In conjunction with the birding festival, on Saturday afternoon at the zoo there will also be a duck and waterfowl dance performance by a New York dance troupe called Bird Brain. Bird Brain is the brainchild of Jennifer Monson, a dancer and choreographer, who put together this international multi-year project to join art and science, linking the dance and conservation communities and revealing the overlap between nature and human culture. Monson uses dance to investigate migratory patterns and habits of birds and other animals, as well as their biophysical and metaphorical relationship to humans as fellow travelers in the world. Since March, her dance group has been migrating along with the waterfowl, starting in Corpus Christi, Texas, and working their way up the Mississippi Flyway, through Arkansas, Missouri, Iowa, Illinois and Minnesota. They’ll end their tour this month in southern Canada. Her dance group’s goal is to have significant impact on each site they visit, illuminating the importance of sustaining and preserving habitat for migratory species, and deepening our dynamic relationship with nature through the kinetic medium of dance. By literally following the migratory routes of the animals, BIRD BRAIN weaves together a community across continents, ecosystems and cultures. They’ll be performing at the zoo at 3 o’clock tomorrow afternoon.

The birding field trips promise to be good, since migration is really kicking in right now. On my two public bird walks this week, we found a total of 46 species at Park Point and the Western Waterfront Trail, including Yellow-rumped, Palm, and Nashville Warblers, Bonaparte’s Gulls, a Willet, and a beautiful, close-up male Pintail. Dozens of Ruby-crowned Kinglets have been singing and flitting about, and yesterday we saw some hawks and big Blue Jay and flicker flocks moving along Park Point. And even more birds have shown up since then.

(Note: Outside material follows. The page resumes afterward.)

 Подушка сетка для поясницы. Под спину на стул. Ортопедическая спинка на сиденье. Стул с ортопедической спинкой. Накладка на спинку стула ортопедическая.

Registration for this weekend’s events and field trips will be held at the zoo tomorrow. If you’re there when registration opens at 7, you can make it to the first field trip at 7:30.

Of course, you don’t need to attend a birding festival to see good birds this weekend. If you haven’t done so already, this is the time to get your hummingbird and oriole feeders out. And any time you notice chickadees in your yard, look through your tree branches for any warblers hanging out with them. Warblers are the new kids on the block during migration, and to help them find the best feeding places and notice where the predators are, they follow chickadees around. Birders of a feather may flock together at birding festivals, but most warblers prefer to flock with other species. Whoever you’re flocking with this weekend, take at least a little while to enjoy this beautiful and ephemeral spectacle.